_WHAT IS REQUIRED_. Below are the records; restate all of them word for word.

_DATA SUPPLIED_.
-=-=-

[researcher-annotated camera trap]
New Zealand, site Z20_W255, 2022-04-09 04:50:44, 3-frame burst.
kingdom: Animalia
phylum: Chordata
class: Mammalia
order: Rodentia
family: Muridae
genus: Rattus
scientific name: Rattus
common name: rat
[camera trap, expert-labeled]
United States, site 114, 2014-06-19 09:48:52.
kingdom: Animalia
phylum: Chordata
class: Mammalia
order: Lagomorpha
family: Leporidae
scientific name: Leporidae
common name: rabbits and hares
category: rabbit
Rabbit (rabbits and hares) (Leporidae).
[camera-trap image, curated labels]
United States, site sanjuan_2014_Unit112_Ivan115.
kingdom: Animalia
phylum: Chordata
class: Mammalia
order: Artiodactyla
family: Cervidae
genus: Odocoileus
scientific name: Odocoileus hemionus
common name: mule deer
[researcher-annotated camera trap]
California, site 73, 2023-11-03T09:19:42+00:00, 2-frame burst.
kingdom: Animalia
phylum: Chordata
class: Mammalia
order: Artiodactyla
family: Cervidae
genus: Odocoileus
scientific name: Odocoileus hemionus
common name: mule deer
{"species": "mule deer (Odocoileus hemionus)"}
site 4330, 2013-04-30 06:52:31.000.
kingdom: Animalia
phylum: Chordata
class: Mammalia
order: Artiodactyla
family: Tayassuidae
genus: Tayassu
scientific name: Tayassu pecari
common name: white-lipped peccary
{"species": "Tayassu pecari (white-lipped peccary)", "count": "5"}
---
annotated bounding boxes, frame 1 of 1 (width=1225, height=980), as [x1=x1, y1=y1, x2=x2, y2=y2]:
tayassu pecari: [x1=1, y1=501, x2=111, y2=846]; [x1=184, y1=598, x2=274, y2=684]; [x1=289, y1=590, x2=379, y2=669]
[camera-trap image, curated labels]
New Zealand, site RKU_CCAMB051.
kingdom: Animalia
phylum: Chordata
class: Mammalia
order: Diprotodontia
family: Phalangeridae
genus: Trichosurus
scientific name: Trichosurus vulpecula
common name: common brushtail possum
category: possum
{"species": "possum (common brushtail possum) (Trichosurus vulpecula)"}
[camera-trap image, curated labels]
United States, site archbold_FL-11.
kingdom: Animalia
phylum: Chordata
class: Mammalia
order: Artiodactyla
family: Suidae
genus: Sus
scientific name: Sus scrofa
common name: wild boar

-=-=-

_EXERCISE RESPONSE_.
[researcher-annotated camera trap]
New Zealand, site Z20_W255, 2022-04-09 04:50:44, 3-frame burst.
kingdom: Animalia
phylum: Chordata
class: Mammalia
order: Rodentia
family: Muridae
genus: Rattus
scientific name: Rattus
common name: rat
[camera trap, expert-labeled]
United States, site 114, 2014-06-19 09:48:52.
kingdom: Animalia
phylum: Chordata
class: Mammalia
order: Lagomorpha
family: Leporidae
scientific name: Leporidae
common name: rabbits and hares
category: rabbit
Rabbit (rabbits and hares) (Leporidae).
[camera-trap image, curated labels]
United States, site sanjuan_2014_Unit112_Ivan115.
kingdom: Animalia
phylum: Chordata
class: Mammalia
order: Artiodactyla
family: Cervidae
genus: Odocoileus
scientific name: Odocoileus hemionus
common name: mule deer
[researcher-annotated camera trap]
California, site 73, 2023-11-03T09:19:42+00:00, 2-frame burst.
kingdom: Animalia
phylum: Chordata
class: Mammalia
order: Artiodactyla
family: Cervidae
genus: Odocoileus
scientific name: Odocoileus hemionus
common name: mule deer
{"species": "mule deer (Odocoileus hemionus)"}
site 4330, 2013-04-30 06:52:31.000.
kingdom: Animalia
phylum: Chordata
class: Mammalia
order: Artiodactyla
family: Tayassuidae
genus: Tayassu
scientific name: Tayassu pecari
common name: white-lipped peccary
{"species": "Tayassu pecari (white-lipped peccary)", "count": "5"}
---
annotated bounding boxes, frame 1 of 1 (width=1225, height=980), as [x1=x1, y1=y1, x2=x2, y2=y2]:
tayassu pecari: [x1=1, y1=501, x2=111, y2=846]; [x1=184, y1=598, x2=274, y2=684]; [x1=289, y1=590, x2=379, y2=669]
[camera-trap image, curated labels]
New Zealand, site RKU_CCAMB051.
kingdom: Animalia
phylum: Chordata
class: Mammalia
order: Diprotodontia
family: Phalangeridae
genus: Trichosurus
scientific name: Trichosurus vulpecula
common name: common brushtail possum
category: possum
{"species": "possum (common brushtail possum) (Trichosurus vulpecula)"}
[camera-trap image, curated labels]
United States, site archbold_FL-11.
kingdom: Animalia
phylum: Chordata
class: Mammalia
order: Artiodactyla
family: Suidae
genus: Sus
scientific name: Sus scrofa
common name: wild boar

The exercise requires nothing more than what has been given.